ANTONIO BURGOS | EL RECUADRO


El manto de la primera puntada

Nada hay más desdibujado en la memoria del niño que la geografía de las calles. Entonces le quedaba por aprender hasta sus nombres. Aquella donde había una barbería con un maestro muy gordo y muy calvo, siempre en la puerta con su bata blanca, hablando de toros. La otra en cuya esquina estaba la botica de las estanterías con botes de cerámica que el niño creía que eran para guardar las pastillas de goma que le compraban de premio cuando no se comía las uñas. Conocía las calles por las cigüeñas que hacían su gazpacho en una espadaña, por el olor a cola fundida de una carpintería, por el coche de caballos siempre esperando a una señora muy enlutada de encajes negros, rosario, velo y devocionario, que iba todos los días a misa cuando pasaba, de la mano de la criada, camino del colegio, con los muslos de los pantaloncitos cortos escocidos del frío. A la criada de otro niño de la clase, al que también llevaban por aquellas calles de las cigüeñas, la carpintería y la señora del coche de caballos, le oyó decir una mañana:

-Desde que a su único hijo lo mataron en el frente nada más que va de su casa a la iglesia y de la iglesia a su casa. Es de comunión diaria...

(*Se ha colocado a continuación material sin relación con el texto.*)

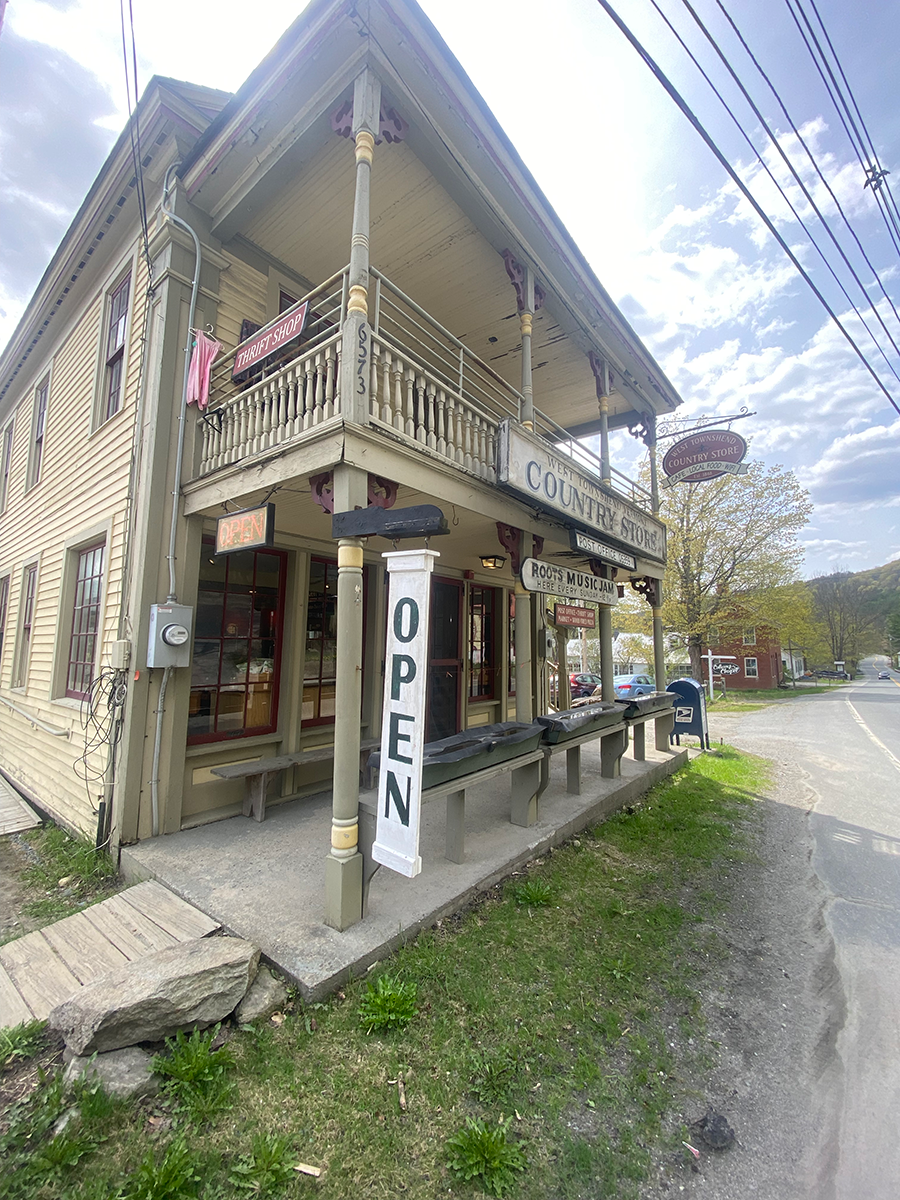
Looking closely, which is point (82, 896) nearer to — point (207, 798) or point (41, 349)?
point (207, 798)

No recuerda, por más que la evoca, en qué calle estaba el taller de la bordadora. Había una casa muy grande, con un patio, con muchos pintores y pilistras, por donde ponían el Jueves. Por aquellas estrechas calles sin tranvías que se pierden en una memoria de cal y lluvia antigua. Era invierno. Su madre le dijo:

-Como este año ya vas a salir de nazareno, vendrás con nosotros a la primera puntada del manto de la Virgen...

Fueron por aquellas calles hasta el taller de la bordadora. Estaban allí los de la mesa de la hermandad. Bigotitos, fijador, abrigos grises de espiguilla, gabardinas con unos botones de cuero muy grandes. Mucho frío en aquel caserón húmedo. En una sala, el inmenso bastidor del manto nuevo. Era como los bastidores que veía por las ventanas de Manfredi en la calle Jimios, cuando bordaban vestidos de luces para Manolo González, para Pepín Martín Vázquez. El terciopelo granate del manto, sobre el bastidor, le pareció un traje de luces para el gigante de un cuento. De Lión, comprado en Tánger, decían enigmáticamente. La Virgen tenía hasta entonces manto de cofradía pobre, sin bordar. Cofradía con iglesia quemada en la guerra y pasos estropeados por la riá. En la sonrisa de todos mirando el terciopelo adivinaba que la hermandad estaba empezando a dejar de ser pobre. Como ellos mismos. En casa habían comprado un sillón de orejas para el butacazo de la siesta de su padre y en la hermandad le iban a bordar el manto a la Virgen. Como los ricos.

En el taller de la bordadora había mujeres de delantal, quizá un cura. No lo recuerda ahora. Sí recuerda que la mujer del hermano mayor dio solemnemente la primera puntada del manto nuevo, con una aguja ensartada en oro, como un largo cabello de ángel. Todos tocaron las palmas. Un fotógrafo tiró el fogonazo de un retrato. Por alguna vieja revista, en «Calvario», en «Amor», tiene que estar la foto. El niño tiene que estar allí de pantalones cortos, repeinadito, con su corbatita. Y su madre, tan guapa, al lado. Todas las mujeres de la hermandad, («venga, nosotras no vamos a ser menos») dieron entre risas otras puntadas, ya sin foto y sin aplauso.

El que fue aquel niño, como cada año, volverá esta noche a ver aquel manto que conoció sin bordar, extendido en un bastidor como la vela de terciopelo de un barco de sueños. En ese oro viejo, volverá a ver brillar un hilo. Un solo hilo de oro, recién cosido. Cuando el paso se va, ve brillar ese hilo único, acabadito de coser, en el ya viejo manto. En su memoria, perdida entre la cal de las calles, brilla más nuevo cada año el oro de la puntada que aquella noche dio su madre en el terciopelo de este manto tan viejo ya como él.